Le croup diphtérique est connu depuis l'époque de la Grèce ancienne d'Homère, et n'est pas différencié du croup viral avant 1826 par Pierre Bretonneau. Le croup viral est ainsi dénommé « faux croup » par ce dernier, définissant le « vrai croup » comme la conséquence de la diphtérie. Le croup diphtérique est aujourd'hui pratiquement inconnu dans les pays développés grâce au développement d'une immunisation efficace.
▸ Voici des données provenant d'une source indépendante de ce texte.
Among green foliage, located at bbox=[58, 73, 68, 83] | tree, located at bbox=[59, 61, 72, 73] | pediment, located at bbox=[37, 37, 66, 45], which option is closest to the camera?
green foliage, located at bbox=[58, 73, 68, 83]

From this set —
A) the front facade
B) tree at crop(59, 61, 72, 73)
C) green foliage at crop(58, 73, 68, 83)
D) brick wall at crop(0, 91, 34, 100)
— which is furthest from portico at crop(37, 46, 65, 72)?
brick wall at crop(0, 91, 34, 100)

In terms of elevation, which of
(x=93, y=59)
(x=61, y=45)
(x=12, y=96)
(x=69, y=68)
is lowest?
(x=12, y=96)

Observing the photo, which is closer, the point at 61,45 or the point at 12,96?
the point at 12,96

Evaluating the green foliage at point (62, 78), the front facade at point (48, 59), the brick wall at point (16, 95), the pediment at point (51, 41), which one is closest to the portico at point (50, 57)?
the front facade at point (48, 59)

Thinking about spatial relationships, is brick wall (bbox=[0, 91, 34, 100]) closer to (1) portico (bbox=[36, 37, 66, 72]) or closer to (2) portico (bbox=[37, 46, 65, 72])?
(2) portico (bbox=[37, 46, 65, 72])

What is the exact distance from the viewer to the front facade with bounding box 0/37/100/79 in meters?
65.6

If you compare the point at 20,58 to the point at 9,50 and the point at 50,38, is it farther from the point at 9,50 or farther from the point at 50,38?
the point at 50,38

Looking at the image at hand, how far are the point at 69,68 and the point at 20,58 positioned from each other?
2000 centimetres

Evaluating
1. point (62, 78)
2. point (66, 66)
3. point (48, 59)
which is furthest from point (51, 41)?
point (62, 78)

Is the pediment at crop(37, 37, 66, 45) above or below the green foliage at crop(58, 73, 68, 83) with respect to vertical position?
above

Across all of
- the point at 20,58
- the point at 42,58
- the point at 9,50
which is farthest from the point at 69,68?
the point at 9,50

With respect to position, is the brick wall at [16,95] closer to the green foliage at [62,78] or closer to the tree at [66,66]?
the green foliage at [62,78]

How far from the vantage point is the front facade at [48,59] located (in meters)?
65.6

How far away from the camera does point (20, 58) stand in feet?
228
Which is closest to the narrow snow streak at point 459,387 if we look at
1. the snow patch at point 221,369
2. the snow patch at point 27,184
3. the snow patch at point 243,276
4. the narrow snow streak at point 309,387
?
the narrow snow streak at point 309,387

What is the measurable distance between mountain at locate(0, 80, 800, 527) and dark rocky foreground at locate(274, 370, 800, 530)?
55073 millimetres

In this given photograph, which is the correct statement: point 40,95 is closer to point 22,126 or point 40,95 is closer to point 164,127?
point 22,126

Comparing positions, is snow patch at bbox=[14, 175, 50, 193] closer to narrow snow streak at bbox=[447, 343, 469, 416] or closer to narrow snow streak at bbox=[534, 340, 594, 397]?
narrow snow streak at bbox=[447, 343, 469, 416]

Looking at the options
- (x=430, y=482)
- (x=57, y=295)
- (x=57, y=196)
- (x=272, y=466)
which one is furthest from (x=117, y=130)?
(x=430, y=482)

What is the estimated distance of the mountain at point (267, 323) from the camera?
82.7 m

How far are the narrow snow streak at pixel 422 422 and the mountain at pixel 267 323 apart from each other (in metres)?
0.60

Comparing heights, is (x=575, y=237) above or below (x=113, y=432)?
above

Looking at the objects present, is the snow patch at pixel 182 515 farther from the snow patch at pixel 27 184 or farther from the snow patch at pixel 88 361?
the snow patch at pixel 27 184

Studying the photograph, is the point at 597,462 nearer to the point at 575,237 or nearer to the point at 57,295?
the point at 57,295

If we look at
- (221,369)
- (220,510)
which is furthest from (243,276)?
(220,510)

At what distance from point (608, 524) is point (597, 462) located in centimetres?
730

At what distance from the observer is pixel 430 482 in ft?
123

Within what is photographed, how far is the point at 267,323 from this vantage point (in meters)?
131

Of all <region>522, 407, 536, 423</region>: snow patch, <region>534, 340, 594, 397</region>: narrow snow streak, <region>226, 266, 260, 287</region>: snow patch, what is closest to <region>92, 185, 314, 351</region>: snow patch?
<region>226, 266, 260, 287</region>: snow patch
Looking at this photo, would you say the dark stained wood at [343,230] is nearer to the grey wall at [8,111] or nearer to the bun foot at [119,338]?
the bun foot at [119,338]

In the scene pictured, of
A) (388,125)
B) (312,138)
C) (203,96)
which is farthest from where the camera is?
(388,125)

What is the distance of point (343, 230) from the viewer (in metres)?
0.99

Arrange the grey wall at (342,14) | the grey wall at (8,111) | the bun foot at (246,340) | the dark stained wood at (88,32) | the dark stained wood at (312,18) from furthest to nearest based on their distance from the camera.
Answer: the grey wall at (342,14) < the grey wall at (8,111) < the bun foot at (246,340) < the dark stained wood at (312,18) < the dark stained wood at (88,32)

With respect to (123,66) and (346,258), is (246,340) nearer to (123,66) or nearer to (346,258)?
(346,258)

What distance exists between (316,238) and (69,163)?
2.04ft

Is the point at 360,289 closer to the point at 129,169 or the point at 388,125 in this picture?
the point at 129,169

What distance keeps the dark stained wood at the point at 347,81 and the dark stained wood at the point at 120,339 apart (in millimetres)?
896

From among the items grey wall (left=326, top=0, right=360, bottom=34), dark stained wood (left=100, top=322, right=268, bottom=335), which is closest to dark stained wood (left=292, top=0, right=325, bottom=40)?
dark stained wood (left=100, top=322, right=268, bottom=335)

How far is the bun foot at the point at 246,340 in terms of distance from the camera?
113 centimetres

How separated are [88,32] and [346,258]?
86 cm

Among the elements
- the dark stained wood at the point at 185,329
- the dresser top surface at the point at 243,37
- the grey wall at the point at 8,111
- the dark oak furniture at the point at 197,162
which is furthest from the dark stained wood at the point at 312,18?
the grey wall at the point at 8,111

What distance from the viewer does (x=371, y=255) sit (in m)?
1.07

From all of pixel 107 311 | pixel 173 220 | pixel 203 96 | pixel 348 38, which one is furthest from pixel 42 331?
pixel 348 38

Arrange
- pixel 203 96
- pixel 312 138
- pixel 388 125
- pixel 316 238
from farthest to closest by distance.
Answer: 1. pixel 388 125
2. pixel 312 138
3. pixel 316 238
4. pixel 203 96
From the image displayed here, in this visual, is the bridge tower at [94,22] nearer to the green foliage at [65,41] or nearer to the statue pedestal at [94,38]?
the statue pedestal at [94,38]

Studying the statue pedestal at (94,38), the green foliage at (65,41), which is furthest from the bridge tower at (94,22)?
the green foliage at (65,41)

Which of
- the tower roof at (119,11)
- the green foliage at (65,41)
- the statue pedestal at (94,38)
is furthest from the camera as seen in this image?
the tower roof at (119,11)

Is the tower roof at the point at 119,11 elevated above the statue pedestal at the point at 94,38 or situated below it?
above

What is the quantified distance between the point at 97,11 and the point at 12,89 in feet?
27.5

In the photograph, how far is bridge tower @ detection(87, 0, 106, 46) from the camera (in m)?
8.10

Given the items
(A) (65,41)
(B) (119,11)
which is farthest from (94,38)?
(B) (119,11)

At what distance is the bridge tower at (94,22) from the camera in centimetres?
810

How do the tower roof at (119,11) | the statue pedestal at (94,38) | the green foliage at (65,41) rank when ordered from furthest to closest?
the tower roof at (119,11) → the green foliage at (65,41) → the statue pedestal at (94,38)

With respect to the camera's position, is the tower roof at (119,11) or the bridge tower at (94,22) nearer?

Le croup est l'affection dont meurt l'enfant de trois ans évoqué par Victor Hugo dans son poème Le revenant (1843) : « Le croup, monstre hideux, épervier des ténèbres, / Sur la blanche maison brusquement s'abattit, / Horrible, et, se ruant sur le pauvre petit, / Le saisit à la gorge ; ô noire maladie ! De l'air par qui l'on vit sinistre perfidie ! » Publié dans le recueil Les Contemplations, ce célèbre texte évoque la douleur d'une mère confrontée à la perte de son enfant.

C'est aussi la maladie dont meurt le jeune Napoléon Charles le , fils de Louis, frère de Napoléon Bonaparte, et d'Hortense de Beauharnais.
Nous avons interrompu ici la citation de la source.